第3次産業活動指数、鉱工業指数などを使って、経済産業の「今」について考えていきたいと思います。

日本産業の「サービス化」の進展で、対事業所サービスにおいても「非製造業依存」(サービス依存)が進展。

ひと言解説 対事業所サービス 第3次産業活動指数

 サービスの動向を推し量る第3次産業活動指数の一環として、事業所向けに提供されるサービスの系列のうち、主に製造業向けのサービスを集計した「製造業依存型事業所向けサービス」指数と、主に製造業以外向けのサービスを集計した「非製造業依存型事業所向けサービス」指数を作成しています。
 産業連関表を用いて、広義対事業所サービスの内訳系列の産出先を確認し、製造業と非製造業への産出割合を比較します。その割合に応じて、「製造業依存型」と「非製造業依存型」に分類し、各系列を加重平均して、作成しています。
「製造業依存型」には、電気業や各種の卸売業などが含まれており、「非製造業依存型」にはバラエティーに富んだサービスが含まれています。こちらに、一覧表をアップしておりますので、各サービスに含まれる系列をご確認いただけます。
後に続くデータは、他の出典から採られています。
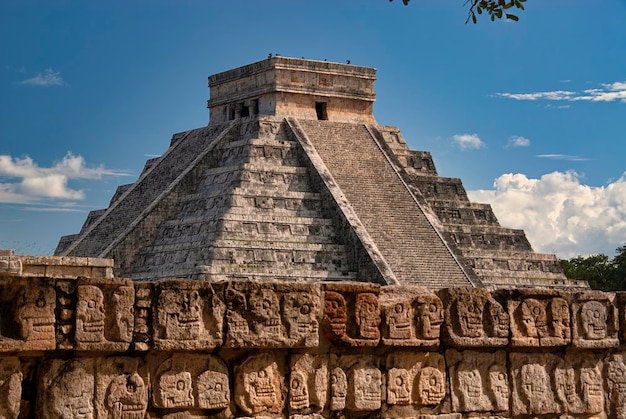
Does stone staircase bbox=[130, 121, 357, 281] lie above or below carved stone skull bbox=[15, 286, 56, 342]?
above

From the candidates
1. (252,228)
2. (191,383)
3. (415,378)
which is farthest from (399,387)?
(252,228)

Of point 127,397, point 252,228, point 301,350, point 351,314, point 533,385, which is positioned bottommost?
point 127,397

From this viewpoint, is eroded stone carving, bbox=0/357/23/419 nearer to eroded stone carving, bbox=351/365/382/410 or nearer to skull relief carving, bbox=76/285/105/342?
skull relief carving, bbox=76/285/105/342

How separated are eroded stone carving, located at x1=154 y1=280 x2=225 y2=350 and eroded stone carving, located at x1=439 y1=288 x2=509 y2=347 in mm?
1936

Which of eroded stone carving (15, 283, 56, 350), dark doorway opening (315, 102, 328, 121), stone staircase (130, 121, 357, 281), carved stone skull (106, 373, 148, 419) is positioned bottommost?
carved stone skull (106, 373, 148, 419)

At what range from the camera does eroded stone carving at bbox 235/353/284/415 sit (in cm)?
841

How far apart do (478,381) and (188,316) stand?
8.44ft

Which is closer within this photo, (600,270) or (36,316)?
(36,316)

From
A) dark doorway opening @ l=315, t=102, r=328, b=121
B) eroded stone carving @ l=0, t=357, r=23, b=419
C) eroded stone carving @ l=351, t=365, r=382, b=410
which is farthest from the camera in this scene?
dark doorway opening @ l=315, t=102, r=328, b=121

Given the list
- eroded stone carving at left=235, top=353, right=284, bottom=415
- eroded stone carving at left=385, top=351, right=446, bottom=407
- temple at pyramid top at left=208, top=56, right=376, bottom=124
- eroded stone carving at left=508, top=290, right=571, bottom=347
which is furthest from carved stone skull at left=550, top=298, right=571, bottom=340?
temple at pyramid top at left=208, top=56, right=376, bottom=124

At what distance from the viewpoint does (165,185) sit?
138 feet

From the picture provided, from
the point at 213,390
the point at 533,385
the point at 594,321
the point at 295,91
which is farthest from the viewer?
the point at 295,91

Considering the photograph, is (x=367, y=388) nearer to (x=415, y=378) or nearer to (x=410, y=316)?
(x=415, y=378)

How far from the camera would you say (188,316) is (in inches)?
320
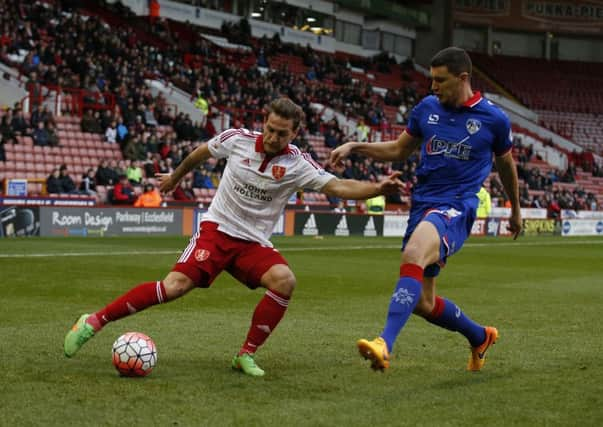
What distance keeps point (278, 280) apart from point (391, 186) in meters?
→ 1.05

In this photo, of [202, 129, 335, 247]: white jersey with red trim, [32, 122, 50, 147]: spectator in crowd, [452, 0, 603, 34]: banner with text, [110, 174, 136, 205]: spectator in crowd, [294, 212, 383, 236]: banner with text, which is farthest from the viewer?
[452, 0, 603, 34]: banner with text

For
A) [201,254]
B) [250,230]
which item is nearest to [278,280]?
[250,230]

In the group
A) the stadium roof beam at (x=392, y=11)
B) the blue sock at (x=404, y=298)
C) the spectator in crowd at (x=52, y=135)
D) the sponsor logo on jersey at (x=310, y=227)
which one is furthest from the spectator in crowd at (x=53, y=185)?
the stadium roof beam at (x=392, y=11)

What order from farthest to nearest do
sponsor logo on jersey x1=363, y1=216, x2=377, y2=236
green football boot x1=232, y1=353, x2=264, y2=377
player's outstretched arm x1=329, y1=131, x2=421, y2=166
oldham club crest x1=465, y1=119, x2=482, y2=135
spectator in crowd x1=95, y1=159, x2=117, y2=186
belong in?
sponsor logo on jersey x1=363, y1=216, x2=377, y2=236 < spectator in crowd x1=95, y1=159, x2=117, y2=186 < player's outstretched arm x1=329, y1=131, x2=421, y2=166 < oldham club crest x1=465, y1=119, x2=482, y2=135 < green football boot x1=232, y1=353, x2=264, y2=377

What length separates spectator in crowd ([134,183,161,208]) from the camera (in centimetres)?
2717

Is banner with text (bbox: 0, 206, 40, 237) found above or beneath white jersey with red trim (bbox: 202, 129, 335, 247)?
beneath

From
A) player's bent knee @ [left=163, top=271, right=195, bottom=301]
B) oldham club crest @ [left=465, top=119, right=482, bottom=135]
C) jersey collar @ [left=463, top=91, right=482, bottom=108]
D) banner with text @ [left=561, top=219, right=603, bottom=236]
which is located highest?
jersey collar @ [left=463, top=91, right=482, bottom=108]

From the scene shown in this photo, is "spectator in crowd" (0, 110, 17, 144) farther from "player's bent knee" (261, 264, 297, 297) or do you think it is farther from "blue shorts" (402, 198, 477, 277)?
"blue shorts" (402, 198, 477, 277)

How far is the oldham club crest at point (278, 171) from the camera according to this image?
673 centimetres

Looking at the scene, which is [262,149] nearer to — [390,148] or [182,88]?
[390,148]

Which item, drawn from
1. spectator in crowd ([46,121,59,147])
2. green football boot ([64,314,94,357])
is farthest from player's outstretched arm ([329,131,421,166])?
spectator in crowd ([46,121,59,147])

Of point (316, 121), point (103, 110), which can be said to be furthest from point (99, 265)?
point (316, 121)

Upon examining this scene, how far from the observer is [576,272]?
1828 cm

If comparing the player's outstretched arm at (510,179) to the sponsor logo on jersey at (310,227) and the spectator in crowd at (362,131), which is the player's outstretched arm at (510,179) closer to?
the sponsor logo on jersey at (310,227)
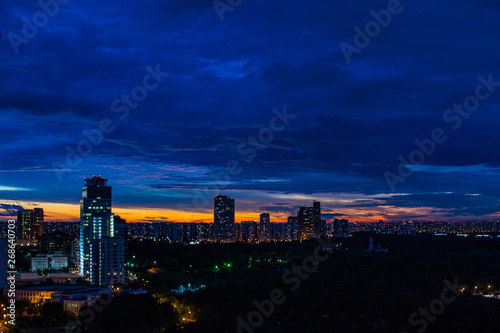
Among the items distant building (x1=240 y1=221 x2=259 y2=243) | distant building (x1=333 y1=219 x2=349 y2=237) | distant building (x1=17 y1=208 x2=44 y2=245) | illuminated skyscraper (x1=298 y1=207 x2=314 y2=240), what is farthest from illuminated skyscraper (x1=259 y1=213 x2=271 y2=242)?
distant building (x1=17 y1=208 x2=44 y2=245)

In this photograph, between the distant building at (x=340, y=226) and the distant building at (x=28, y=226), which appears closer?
the distant building at (x=28, y=226)

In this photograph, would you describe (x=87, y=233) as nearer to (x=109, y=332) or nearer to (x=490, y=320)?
(x=109, y=332)

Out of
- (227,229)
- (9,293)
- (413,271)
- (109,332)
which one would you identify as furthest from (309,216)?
(109,332)

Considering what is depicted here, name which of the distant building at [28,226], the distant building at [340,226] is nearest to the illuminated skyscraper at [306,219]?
the distant building at [340,226]

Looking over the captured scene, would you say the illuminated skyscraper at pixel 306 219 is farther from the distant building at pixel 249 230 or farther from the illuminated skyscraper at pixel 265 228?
the distant building at pixel 249 230

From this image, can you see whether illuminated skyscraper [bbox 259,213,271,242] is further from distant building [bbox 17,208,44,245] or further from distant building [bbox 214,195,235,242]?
distant building [bbox 17,208,44,245]

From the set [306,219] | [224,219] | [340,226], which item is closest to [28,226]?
[224,219]
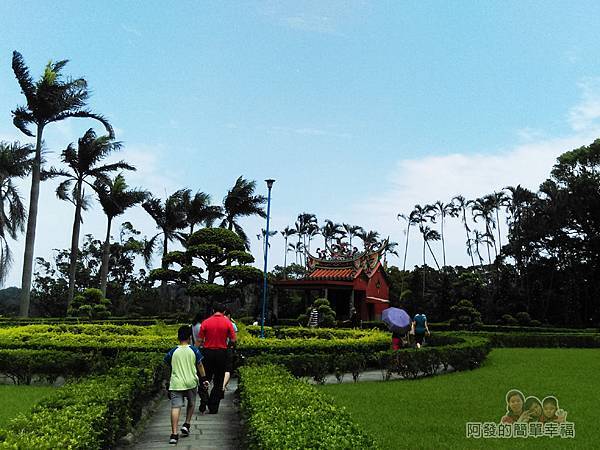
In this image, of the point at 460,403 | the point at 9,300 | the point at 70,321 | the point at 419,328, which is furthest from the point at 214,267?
the point at 9,300

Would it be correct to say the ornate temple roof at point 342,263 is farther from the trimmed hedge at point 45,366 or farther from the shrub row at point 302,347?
the trimmed hedge at point 45,366

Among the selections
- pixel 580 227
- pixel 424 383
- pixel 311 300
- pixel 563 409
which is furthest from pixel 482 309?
pixel 563 409

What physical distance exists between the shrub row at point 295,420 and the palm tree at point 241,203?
101 feet

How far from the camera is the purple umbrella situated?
593 inches

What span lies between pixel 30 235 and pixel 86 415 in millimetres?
24937

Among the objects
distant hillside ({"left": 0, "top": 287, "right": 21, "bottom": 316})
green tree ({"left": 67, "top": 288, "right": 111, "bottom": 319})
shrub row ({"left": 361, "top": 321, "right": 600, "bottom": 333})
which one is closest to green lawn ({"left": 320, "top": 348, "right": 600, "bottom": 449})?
shrub row ({"left": 361, "top": 321, "right": 600, "bottom": 333})

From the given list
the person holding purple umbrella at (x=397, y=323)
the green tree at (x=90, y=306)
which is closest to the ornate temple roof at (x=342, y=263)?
the green tree at (x=90, y=306)

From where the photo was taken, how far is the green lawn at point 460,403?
6.43 meters

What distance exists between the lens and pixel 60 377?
11648 millimetres

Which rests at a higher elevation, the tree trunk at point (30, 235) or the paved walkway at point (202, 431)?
the tree trunk at point (30, 235)

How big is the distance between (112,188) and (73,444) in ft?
106

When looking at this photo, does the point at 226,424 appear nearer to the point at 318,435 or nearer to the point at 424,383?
the point at 318,435

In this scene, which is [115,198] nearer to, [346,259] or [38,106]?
[38,106]

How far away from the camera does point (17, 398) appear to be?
898 cm
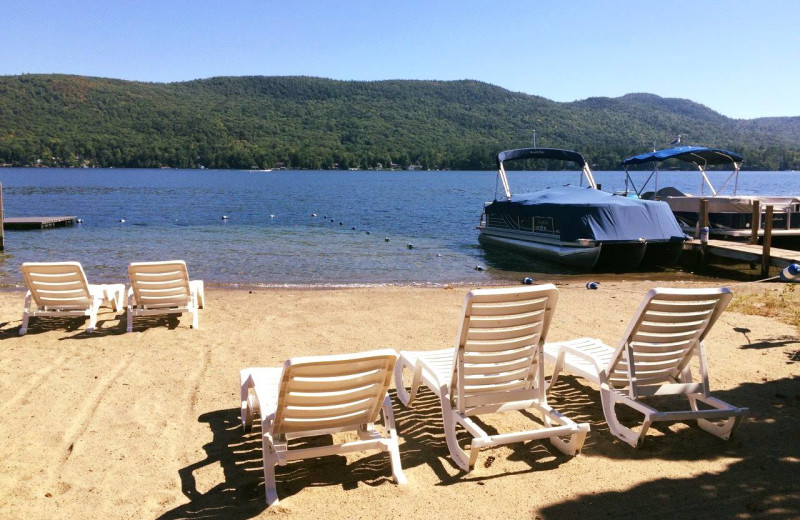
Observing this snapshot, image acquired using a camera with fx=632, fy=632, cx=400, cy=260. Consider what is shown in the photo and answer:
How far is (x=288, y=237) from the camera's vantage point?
2614cm

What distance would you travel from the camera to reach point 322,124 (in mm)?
145375

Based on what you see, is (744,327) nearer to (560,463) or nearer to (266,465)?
(560,463)

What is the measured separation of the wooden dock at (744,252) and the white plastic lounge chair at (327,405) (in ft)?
44.5

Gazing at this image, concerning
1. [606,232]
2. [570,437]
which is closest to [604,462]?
[570,437]

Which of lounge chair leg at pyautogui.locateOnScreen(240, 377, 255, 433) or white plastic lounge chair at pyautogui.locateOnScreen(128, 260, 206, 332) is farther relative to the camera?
white plastic lounge chair at pyautogui.locateOnScreen(128, 260, 206, 332)

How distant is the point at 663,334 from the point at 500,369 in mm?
1249

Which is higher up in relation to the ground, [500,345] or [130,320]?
[500,345]

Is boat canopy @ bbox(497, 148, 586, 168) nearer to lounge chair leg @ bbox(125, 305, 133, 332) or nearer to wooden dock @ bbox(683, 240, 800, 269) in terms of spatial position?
wooden dock @ bbox(683, 240, 800, 269)

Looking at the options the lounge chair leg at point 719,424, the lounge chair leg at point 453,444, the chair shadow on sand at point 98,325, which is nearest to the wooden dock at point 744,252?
the lounge chair leg at point 719,424

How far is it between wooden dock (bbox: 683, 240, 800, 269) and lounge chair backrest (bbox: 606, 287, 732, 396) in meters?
11.5

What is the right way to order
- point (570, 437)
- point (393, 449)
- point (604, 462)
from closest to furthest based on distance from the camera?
1. point (393, 449)
2. point (604, 462)
3. point (570, 437)

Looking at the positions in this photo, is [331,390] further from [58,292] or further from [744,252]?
[744,252]

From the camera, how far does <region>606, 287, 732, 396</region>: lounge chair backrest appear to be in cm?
439

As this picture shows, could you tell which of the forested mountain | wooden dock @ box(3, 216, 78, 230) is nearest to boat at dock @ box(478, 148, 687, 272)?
wooden dock @ box(3, 216, 78, 230)
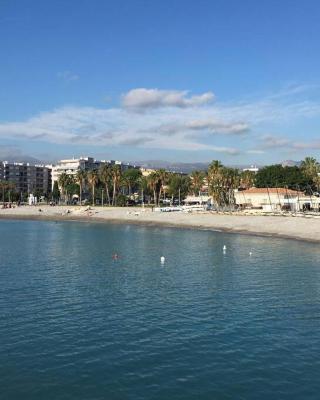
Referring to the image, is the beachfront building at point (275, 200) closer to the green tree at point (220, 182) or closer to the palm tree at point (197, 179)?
the green tree at point (220, 182)

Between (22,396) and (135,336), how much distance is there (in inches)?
324

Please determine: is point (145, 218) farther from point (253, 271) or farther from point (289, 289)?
point (289, 289)

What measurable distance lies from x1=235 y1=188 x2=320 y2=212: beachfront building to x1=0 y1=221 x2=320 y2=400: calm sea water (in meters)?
72.4

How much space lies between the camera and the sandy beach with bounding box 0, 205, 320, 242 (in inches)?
3427

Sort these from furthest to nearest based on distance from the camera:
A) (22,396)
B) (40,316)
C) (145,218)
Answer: (145,218), (40,316), (22,396)

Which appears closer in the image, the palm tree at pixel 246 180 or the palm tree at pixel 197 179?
the palm tree at pixel 197 179

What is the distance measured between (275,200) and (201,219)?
29.6 m

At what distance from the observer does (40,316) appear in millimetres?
30250

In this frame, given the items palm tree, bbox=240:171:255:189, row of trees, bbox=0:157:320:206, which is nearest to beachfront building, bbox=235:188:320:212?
row of trees, bbox=0:157:320:206

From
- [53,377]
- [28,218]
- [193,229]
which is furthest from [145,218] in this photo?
[53,377]

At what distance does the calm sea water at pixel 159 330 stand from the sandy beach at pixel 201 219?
33954 millimetres

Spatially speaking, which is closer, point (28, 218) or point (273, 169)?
point (28, 218)

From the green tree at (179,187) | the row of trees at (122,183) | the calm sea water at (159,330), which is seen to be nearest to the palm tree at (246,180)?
the row of trees at (122,183)

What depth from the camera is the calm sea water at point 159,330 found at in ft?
67.3
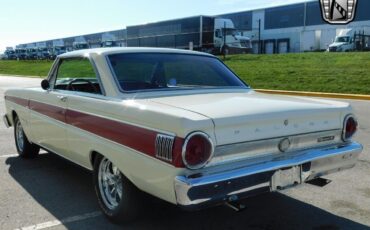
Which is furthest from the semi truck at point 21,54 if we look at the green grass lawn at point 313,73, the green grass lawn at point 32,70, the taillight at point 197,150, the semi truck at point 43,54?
the taillight at point 197,150

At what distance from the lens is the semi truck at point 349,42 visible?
37.4 meters

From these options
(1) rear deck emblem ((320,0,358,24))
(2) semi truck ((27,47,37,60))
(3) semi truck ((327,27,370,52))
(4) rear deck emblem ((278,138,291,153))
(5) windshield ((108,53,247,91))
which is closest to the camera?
(4) rear deck emblem ((278,138,291,153))

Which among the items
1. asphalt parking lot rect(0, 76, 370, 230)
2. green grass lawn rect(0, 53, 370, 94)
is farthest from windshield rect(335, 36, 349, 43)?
asphalt parking lot rect(0, 76, 370, 230)

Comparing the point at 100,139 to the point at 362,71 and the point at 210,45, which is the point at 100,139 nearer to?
the point at 362,71

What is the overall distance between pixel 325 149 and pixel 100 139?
79.8 inches

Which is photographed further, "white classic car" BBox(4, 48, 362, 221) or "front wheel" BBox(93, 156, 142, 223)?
"front wheel" BBox(93, 156, 142, 223)

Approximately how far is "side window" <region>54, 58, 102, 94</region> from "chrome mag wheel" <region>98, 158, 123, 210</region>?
745 mm

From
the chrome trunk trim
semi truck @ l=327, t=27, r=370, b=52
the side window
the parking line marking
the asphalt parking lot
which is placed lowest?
the parking line marking

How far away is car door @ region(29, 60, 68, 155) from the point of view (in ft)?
16.3

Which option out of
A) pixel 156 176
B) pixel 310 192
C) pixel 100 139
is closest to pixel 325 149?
pixel 310 192

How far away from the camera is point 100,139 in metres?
4.08

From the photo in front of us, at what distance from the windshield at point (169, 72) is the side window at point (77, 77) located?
1.06 ft

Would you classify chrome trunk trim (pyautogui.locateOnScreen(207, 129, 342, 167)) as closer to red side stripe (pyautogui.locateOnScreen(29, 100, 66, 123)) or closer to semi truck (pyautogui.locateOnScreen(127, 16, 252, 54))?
red side stripe (pyautogui.locateOnScreen(29, 100, 66, 123))

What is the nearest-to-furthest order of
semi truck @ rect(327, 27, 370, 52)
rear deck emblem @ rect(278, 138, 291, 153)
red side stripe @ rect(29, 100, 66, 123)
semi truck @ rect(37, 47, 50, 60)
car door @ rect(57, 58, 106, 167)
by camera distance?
1. rear deck emblem @ rect(278, 138, 291, 153)
2. car door @ rect(57, 58, 106, 167)
3. red side stripe @ rect(29, 100, 66, 123)
4. semi truck @ rect(327, 27, 370, 52)
5. semi truck @ rect(37, 47, 50, 60)
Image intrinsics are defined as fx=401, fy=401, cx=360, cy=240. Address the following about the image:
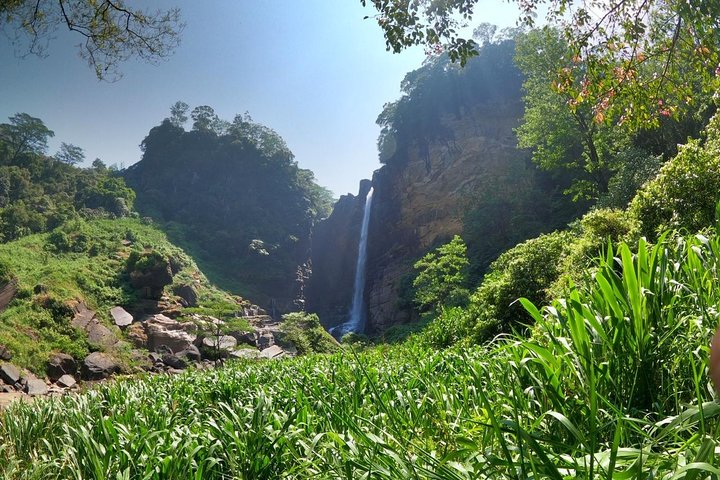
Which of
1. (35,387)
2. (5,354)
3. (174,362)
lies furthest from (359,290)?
(35,387)

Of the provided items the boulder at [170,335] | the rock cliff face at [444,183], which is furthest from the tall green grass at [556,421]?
the rock cliff face at [444,183]

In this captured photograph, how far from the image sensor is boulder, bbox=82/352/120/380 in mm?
14883

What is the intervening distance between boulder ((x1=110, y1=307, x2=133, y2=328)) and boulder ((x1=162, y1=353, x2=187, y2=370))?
14.3 feet

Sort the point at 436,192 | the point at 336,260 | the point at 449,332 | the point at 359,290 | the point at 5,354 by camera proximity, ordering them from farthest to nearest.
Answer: the point at 336,260 → the point at 359,290 → the point at 436,192 → the point at 5,354 → the point at 449,332

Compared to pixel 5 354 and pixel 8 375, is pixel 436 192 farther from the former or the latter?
pixel 8 375

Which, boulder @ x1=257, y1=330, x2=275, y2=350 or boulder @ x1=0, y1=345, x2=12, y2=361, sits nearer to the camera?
boulder @ x1=0, y1=345, x2=12, y2=361

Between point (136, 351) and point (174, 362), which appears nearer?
point (174, 362)

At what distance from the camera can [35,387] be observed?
12617 millimetres

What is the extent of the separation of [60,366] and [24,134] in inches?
1435

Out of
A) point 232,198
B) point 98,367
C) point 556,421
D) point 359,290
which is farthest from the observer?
point 232,198

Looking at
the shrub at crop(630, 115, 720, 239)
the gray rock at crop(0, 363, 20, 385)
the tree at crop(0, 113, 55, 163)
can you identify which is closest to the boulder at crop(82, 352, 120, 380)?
the gray rock at crop(0, 363, 20, 385)

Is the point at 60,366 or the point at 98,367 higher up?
the point at 60,366

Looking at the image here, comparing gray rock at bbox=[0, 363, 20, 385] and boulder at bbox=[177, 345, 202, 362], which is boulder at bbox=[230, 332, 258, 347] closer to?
boulder at bbox=[177, 345, 202, 362]

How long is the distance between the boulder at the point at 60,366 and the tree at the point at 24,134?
3289cm
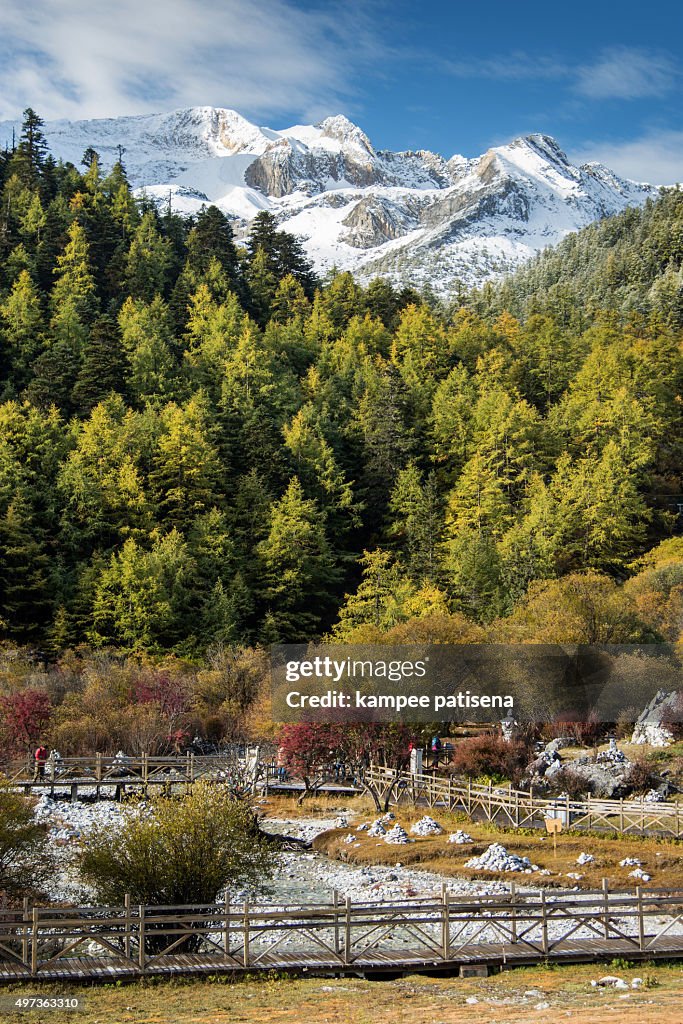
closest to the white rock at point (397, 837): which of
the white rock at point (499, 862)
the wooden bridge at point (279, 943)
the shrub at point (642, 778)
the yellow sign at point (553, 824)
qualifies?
the white rock at point (499, 862)

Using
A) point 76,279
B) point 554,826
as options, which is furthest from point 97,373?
point 554,826

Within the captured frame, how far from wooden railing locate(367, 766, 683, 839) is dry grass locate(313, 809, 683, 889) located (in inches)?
25.2

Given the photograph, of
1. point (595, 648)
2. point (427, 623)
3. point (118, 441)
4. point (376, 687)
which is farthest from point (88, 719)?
point (118, 441)

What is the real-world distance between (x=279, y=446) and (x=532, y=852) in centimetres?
5474

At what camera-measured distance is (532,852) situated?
31.2 metres

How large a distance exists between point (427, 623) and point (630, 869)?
77.8 ft

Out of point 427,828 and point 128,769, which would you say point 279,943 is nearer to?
point 427,828

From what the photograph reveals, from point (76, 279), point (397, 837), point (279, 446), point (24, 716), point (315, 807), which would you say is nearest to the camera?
point (397, 837)

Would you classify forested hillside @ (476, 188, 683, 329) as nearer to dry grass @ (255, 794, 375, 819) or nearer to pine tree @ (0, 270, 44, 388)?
pine tree @ (0, 270, 44, 388)

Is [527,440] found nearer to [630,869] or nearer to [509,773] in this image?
[509,773]

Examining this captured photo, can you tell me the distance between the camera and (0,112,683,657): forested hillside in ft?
221

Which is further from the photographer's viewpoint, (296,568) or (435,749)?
(296,568)

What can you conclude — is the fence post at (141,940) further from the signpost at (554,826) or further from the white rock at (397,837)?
the white rock at (397,837)
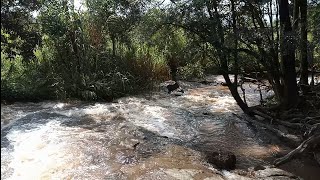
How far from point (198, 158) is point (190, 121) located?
2.18 m

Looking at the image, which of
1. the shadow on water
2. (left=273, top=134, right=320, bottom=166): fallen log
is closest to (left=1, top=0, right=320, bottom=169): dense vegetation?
(left=273, top=134, right=320, bottom=166): fallen log

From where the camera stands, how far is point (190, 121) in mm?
7148

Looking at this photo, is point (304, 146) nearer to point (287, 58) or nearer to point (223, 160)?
point (223, 160)

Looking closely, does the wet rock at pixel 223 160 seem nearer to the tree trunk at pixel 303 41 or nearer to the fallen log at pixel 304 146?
the fallen log at pixel 304 146

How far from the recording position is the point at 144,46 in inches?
419

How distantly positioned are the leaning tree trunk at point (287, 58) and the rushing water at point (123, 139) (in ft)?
3.35

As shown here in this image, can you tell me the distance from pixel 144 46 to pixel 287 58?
15.6ft

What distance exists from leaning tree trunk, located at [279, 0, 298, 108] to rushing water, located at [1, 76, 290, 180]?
3.35 feet

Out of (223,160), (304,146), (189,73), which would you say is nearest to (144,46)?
(189,73)

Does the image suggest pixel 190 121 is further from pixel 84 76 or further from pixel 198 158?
pixel 84 76

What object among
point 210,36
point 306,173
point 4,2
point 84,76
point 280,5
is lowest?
point 306,173

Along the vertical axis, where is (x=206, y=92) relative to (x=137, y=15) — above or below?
below

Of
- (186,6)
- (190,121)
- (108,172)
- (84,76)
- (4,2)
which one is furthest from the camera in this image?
(4,2)

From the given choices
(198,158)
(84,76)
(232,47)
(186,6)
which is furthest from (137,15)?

 では、製造業依存型サービス指数と非製造業依存型サービス指数の推移をみてみましょう。
 グラフを一見して分かることは、非製造業依存型サービスの指数が増加基調にある一方で、製造業依存型サービスが減少基調にあることです。2010年以降、東日本大震災や消費税率引き上げ後に低下する時期もありますが、基本的に非製造業依存型サービスの指数はほぼ一貫して指数が上昇しています。
 他方、製造業依存型サービスは、リーマンショック時に、指数値で20以上低下した後、多少の回復はみせますが、2010年から2014年まで傾向的には下落が続いていました。2015年中は横ばい、2016年は少し上向いているように見えます。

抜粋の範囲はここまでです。